- _EXERCISE DESCRIPTION_
Transcribe the passage of the essay on expectations and boundaries between "As I have gone" and "of their organization.", inclusive.

- _TEXT FOR ANALYSIS_
Expectations and Boundaries


I am fortunate that I get to interact with firefighters in seminars and meetings and listen to how they feel about their work, their career, and their organization. I have consistently learned more in my time with them than they learned from any “education” they received from me. Typically, at the end of one of our sessions, I leave with two or three pages of notes I recorded from our conversations; many times, what shows up in this column emerges from those notes.

During the long time I have been doing training and hanging out with the troops, I have changed my basic approach. When I first started, I was very instructor intensive (in fact, I was very intensive in many ways). I guess I thought of myself as a teacher then. As I have continued to interact with everyone, I discovered that although I get to sit in front (teacher’s spot), everyone, including me, will learn a ton more from a conversation than from a lecture. I suppose this shift in my approach was fairly predictable because in an earlier time I was teaching technical/tactical stuff. I used to use a great deal of very visual teaching materials; they work best when describing and teaching how to lay hose and raise ladders.

Now, my sessions involve “softer things” like customer service, functional boss behaviors, and how organizational behavior connects to human behavior. It makes sense, and it is smart. If you want to learn more about hose and ladder practices, you should get a young firefighter who does it all the time to teach you. I genuinely admire and am really still interested in tactical techniques, but the last hose I was directly involved with was cotton and double jacketed, and the last ladder I raised was wooden (incidentally, both of those items are in the equipment inventory of my restored “‘boyhood” 1952 Mack).

The “Chain Saw Dilemma”

As I have gone along as more of a student than a teacher, it’s probably natural and predictable that I developed an interest in more human-centered organizational dynamics, particularly relating to how effectively workers operate and are managed by their bosses inside the context of their organization.

In one of the recent sessions with a group of firefighters who were on just about every level from newbies to department chiefs, the subject of expectations dominated the conversation. Talking about the details and dynamics of what is expected is a fairly normal topic when discussing how we interact within the organizational structure (chain of command). Wherever we are (level/stage/age) within the system, we have a set of our own very personal expectations and experiences about those above, below, and across from us-these expectations are very natural and predictable.

(Extracted records)
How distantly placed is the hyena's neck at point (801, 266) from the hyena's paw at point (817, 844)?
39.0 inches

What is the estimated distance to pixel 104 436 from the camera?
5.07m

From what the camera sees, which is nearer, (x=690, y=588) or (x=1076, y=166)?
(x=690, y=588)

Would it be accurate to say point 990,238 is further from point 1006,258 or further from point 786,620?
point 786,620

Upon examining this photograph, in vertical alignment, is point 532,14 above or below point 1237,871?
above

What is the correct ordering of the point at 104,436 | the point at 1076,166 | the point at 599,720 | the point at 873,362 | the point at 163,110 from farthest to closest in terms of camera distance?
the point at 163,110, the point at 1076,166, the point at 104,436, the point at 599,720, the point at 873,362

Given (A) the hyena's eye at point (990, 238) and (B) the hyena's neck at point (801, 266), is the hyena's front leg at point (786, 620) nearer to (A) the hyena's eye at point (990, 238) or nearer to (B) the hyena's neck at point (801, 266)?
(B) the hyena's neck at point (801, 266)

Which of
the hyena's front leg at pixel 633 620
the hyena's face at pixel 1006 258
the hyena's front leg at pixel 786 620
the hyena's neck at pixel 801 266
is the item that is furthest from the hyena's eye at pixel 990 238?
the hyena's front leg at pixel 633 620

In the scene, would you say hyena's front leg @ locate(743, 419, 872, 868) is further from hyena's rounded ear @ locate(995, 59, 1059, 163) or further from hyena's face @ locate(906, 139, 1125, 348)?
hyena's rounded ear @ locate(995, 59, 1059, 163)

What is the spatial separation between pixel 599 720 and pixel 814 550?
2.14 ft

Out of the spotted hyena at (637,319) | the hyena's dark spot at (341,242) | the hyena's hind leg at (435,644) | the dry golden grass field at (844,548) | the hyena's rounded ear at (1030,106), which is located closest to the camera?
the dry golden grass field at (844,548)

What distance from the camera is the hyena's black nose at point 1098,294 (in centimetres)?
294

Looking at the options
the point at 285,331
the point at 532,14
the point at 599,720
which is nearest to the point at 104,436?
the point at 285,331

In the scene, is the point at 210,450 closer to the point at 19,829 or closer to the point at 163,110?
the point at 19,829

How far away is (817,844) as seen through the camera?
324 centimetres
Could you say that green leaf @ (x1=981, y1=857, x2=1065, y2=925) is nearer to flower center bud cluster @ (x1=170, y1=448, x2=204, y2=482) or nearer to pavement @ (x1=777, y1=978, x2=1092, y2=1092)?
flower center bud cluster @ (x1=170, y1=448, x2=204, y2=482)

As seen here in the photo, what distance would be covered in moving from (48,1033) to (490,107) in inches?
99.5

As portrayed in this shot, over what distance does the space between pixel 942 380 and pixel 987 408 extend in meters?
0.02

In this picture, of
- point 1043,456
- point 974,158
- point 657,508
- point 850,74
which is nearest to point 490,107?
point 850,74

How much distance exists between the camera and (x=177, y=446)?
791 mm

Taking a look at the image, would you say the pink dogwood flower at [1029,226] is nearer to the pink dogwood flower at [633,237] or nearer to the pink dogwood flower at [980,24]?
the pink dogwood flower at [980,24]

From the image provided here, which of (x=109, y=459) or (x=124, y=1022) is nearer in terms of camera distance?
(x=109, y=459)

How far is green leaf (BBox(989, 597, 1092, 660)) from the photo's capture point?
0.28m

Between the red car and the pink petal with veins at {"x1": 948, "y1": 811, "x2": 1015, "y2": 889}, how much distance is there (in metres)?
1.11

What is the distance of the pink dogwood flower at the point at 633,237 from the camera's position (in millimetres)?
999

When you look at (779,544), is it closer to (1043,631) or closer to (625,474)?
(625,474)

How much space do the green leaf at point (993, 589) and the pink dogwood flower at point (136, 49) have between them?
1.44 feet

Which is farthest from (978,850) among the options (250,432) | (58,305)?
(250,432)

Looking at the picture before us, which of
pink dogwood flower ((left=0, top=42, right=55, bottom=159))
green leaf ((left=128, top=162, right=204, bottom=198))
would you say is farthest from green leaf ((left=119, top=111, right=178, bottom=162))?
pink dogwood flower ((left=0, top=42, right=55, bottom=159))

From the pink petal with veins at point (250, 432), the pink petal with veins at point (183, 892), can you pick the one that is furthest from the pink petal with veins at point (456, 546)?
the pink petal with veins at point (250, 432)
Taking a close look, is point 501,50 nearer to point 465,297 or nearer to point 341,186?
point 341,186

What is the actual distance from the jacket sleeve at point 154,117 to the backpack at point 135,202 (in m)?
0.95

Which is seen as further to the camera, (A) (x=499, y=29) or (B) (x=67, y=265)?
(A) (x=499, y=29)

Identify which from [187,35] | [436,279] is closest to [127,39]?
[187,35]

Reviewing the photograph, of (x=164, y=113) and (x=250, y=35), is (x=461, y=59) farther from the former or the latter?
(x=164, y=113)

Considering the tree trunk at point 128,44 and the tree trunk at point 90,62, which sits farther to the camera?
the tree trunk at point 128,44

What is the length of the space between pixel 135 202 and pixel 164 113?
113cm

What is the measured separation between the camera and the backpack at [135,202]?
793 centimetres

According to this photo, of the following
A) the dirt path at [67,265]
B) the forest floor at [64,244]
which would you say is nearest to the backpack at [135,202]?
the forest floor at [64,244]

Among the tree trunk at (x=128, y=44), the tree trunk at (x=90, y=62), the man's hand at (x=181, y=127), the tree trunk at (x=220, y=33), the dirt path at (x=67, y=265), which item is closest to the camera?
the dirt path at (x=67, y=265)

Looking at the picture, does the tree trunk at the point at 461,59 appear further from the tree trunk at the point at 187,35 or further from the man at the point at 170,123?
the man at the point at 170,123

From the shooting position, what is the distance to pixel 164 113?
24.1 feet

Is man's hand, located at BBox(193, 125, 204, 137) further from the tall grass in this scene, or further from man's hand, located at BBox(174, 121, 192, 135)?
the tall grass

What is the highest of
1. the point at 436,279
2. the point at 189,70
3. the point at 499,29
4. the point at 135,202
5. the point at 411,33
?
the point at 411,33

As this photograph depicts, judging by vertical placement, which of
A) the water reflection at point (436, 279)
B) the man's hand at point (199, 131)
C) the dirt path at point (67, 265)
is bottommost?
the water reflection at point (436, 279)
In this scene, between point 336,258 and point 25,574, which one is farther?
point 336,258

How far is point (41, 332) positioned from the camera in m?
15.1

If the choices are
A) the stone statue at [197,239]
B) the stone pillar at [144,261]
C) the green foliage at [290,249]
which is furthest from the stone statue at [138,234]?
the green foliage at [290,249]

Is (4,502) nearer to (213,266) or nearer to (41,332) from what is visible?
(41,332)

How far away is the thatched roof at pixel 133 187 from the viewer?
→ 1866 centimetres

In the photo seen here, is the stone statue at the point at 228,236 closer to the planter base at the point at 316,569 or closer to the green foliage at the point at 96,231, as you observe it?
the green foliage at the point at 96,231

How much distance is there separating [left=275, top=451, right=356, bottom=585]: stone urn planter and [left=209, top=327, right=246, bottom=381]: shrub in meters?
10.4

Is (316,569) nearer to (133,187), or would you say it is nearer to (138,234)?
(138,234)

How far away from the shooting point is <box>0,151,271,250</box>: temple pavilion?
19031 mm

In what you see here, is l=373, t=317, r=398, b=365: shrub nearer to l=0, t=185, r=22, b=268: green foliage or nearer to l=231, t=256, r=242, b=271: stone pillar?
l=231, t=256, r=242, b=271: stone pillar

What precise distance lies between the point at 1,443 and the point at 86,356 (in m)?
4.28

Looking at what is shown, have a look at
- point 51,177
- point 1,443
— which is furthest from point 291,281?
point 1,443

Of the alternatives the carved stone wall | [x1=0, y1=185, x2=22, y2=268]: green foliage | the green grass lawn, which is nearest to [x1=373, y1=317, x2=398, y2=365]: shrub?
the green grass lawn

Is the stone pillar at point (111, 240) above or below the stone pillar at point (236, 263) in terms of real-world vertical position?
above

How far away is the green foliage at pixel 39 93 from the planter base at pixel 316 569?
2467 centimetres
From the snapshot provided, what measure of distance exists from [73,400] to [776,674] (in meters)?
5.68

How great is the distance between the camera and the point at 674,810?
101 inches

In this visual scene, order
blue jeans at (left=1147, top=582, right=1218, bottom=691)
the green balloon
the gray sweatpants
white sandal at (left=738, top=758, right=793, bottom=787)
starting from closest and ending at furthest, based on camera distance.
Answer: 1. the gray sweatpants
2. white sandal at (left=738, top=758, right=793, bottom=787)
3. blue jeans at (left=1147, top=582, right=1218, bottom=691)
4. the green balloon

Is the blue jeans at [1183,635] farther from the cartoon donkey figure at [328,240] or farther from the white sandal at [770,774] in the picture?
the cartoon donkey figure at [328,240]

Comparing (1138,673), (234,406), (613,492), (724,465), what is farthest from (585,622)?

- _ANSWER FOR THIS EXERCISE_
As I have gone along as more of a student than a teacher, it’s probably natural and predictable that I developed an interest in more human-centered organizational dynamics, particularly relating to how effectively workers operate and are managed by their bosses inside the context of their organization.